───── Records to process ─────
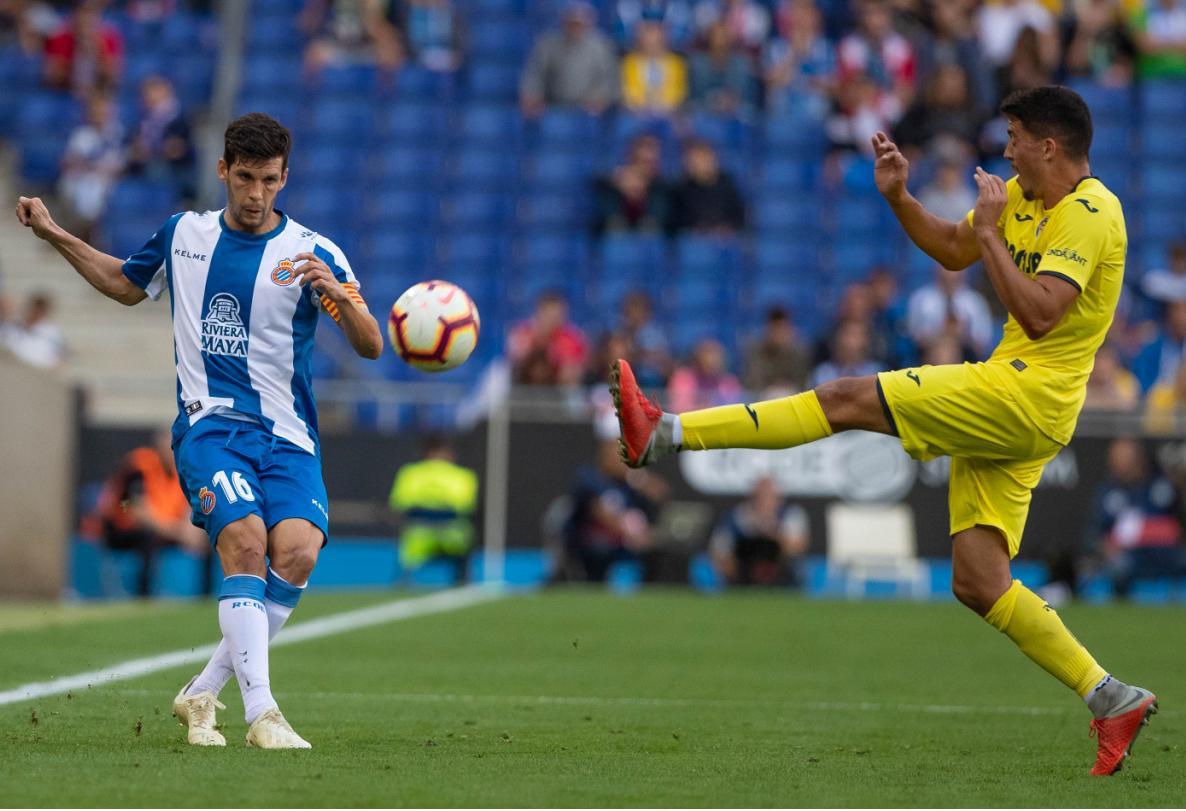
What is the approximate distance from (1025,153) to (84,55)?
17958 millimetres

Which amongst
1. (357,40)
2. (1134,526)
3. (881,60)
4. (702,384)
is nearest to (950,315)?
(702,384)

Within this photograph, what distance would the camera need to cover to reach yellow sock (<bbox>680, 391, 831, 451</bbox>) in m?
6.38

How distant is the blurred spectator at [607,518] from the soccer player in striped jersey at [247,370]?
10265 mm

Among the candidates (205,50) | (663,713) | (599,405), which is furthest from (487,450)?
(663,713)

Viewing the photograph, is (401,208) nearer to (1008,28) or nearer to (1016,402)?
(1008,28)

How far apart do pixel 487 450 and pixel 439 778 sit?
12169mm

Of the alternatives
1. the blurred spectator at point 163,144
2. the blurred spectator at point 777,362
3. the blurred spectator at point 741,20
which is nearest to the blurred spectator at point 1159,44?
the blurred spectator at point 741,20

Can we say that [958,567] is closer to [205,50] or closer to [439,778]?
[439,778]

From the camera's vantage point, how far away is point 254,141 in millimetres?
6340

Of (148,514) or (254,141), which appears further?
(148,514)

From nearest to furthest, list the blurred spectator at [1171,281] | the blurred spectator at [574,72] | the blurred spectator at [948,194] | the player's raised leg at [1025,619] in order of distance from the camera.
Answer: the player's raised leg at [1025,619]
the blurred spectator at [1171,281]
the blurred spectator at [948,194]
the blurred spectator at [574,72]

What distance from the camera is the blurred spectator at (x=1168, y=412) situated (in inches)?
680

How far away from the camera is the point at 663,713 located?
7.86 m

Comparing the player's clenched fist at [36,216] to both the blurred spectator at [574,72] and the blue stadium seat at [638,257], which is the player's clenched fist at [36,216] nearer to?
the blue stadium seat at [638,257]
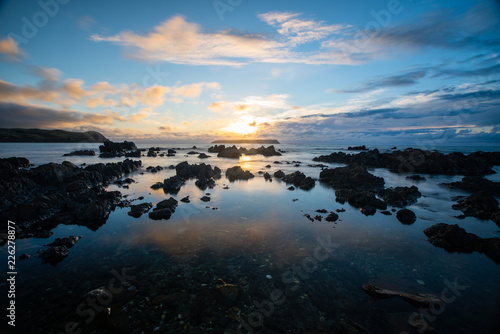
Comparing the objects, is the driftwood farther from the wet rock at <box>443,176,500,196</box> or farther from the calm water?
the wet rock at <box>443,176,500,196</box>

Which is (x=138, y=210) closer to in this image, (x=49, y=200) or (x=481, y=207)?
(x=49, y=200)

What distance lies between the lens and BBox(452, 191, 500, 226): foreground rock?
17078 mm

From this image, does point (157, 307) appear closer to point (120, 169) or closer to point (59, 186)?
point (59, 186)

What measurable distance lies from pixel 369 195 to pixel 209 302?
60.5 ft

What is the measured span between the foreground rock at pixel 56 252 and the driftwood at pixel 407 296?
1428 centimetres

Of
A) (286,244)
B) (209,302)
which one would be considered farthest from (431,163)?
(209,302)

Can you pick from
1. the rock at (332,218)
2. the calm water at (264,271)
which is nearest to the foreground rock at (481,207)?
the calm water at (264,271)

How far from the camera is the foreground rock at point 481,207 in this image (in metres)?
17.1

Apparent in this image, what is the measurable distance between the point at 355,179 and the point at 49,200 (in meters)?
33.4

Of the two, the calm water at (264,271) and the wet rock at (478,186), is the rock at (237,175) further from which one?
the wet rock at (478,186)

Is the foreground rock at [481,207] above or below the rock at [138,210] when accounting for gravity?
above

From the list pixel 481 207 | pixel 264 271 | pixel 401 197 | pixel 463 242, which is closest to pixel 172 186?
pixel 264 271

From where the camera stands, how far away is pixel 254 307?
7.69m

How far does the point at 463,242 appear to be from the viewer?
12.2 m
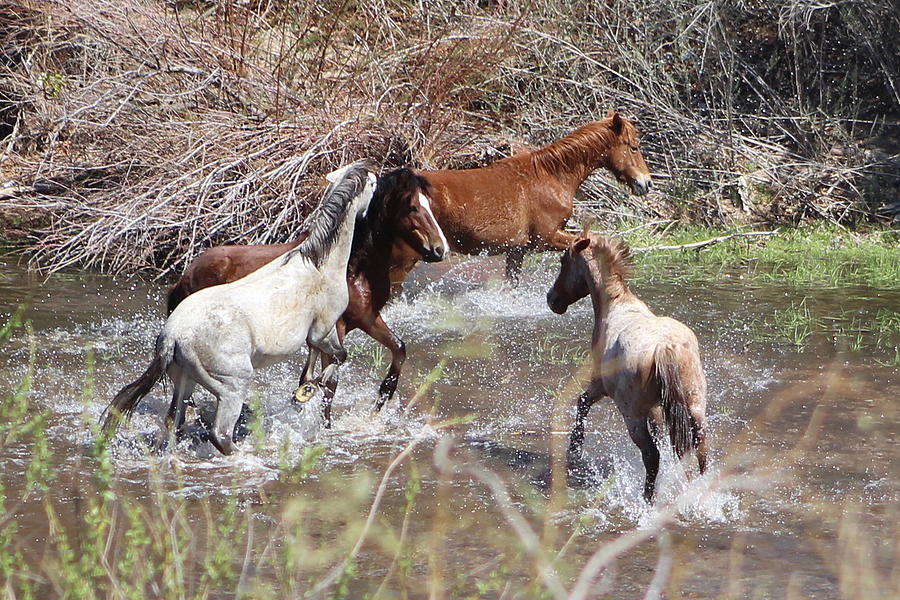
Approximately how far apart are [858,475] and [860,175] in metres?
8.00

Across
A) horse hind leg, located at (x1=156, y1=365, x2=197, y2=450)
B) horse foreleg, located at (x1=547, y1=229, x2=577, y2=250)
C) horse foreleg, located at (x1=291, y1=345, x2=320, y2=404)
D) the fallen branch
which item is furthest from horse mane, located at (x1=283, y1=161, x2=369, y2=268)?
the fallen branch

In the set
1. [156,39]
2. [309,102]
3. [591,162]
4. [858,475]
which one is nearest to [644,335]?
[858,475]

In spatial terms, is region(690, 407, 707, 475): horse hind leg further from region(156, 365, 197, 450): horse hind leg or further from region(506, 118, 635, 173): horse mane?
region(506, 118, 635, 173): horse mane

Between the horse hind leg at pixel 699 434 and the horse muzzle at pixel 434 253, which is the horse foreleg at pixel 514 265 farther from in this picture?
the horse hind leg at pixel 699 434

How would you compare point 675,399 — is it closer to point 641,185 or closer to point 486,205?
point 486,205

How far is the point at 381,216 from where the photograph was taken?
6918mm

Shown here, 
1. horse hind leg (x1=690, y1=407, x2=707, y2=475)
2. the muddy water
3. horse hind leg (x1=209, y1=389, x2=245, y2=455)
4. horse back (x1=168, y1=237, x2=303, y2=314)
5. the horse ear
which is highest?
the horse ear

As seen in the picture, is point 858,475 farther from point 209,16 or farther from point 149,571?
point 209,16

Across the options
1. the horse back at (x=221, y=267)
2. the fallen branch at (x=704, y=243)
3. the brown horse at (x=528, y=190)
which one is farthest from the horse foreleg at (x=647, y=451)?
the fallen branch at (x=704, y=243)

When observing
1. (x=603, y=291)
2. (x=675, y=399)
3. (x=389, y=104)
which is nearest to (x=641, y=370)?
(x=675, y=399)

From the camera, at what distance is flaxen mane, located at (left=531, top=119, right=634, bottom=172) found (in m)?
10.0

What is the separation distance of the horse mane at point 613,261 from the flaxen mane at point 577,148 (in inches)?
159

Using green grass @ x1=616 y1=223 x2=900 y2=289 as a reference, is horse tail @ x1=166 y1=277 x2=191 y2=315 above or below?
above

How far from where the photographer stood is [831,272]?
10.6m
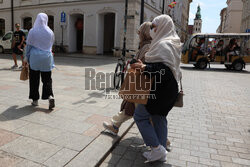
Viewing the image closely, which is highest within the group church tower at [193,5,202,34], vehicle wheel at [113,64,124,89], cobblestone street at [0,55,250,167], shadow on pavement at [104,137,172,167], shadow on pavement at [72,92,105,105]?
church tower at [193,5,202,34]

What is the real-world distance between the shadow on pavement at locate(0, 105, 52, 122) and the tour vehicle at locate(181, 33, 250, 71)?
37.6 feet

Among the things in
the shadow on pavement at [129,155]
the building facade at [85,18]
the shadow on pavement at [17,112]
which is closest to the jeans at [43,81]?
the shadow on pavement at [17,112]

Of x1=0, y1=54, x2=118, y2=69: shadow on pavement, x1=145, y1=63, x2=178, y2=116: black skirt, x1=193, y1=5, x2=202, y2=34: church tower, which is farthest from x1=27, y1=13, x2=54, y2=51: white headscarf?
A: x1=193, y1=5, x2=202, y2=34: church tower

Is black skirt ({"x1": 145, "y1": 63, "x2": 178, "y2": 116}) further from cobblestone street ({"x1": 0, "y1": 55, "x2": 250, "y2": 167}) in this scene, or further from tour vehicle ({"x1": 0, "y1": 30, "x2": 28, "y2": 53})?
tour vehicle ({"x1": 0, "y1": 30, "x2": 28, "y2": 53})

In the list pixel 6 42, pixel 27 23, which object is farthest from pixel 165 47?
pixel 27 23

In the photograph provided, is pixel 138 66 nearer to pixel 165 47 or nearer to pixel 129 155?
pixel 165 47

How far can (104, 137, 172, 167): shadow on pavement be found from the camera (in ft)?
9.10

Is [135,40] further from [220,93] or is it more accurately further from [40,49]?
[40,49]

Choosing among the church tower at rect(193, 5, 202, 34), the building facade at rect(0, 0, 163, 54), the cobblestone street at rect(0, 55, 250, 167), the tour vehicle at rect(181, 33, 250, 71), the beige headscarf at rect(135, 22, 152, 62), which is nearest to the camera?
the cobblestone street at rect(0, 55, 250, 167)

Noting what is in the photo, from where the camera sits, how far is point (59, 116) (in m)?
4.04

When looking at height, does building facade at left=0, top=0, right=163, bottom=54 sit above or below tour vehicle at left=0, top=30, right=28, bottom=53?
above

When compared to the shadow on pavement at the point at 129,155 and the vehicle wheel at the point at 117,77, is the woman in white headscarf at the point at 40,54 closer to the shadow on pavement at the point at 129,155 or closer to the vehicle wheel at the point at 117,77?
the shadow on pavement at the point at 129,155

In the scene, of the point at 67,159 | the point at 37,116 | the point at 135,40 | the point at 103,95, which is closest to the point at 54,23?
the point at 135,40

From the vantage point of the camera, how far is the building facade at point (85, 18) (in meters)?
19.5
─────
* Goal of the exercise
Recast the stretch from the line containing "Using green grass" through the line containing "A: x1=193, y1=5, x2=202, y2=34: church tower" as a Markdown table with the columns No. and Text, numbering each row and skipping blank lines. Keep the pictures out of the table.

* Full solution
| No. | Text |
|---|---|
| 1 | Using green grass @ x1=616 y1=223 x2=900 y2=289 as a reference, is horse tail @ x1=166 y1=277 x2=191 y2=315 above or below? |
| 2 | above |
| 3 | How far from where the photographer stood is [831,272]? |
| 4 | 10.6m |
| 5 | Viewing the image closely, which is highest within the group church tower at [193,5,202,34], vehicle wheel at [113,64,124,89], cobblestone street at [0,55,250,167], shadow on pavement at [104,137,172,167], shadow on pavement at [72,92,105,105]? |
| 6 | church tower at [193,5,202,34] |
| 7 | What is the real-world distance between the shadow on pavement at locate(0, 105, 52, 122) and the tour vehicle at locate(181, 33, 250, 71)? |
| 8 | 37.6 feet |
| 9 | Among the things in |
| 10 | the shadow on pavement at [129,155] |
| 11 | the building facade at [85,18] |
| 12 | the shadow on pavement at [17,112] |
| 13 | which is closest to the jeans at [43,81]? |
| 14 | the shadow on pavement at [17,112] |
| 15 | Of x1=0, y1=54, x2=118, y2=69: shadow on pavement, x1=145, y1=63, x2=178, y2=116: black skirt, x1=193, y1=5, x2=202, y2=34: church tower, which is farthest from x1=27, y1=13, x2=54, y2=51: white headscarf? |
| 16 | A: x1=193, y1=5, x2=202, y2=34: church tower |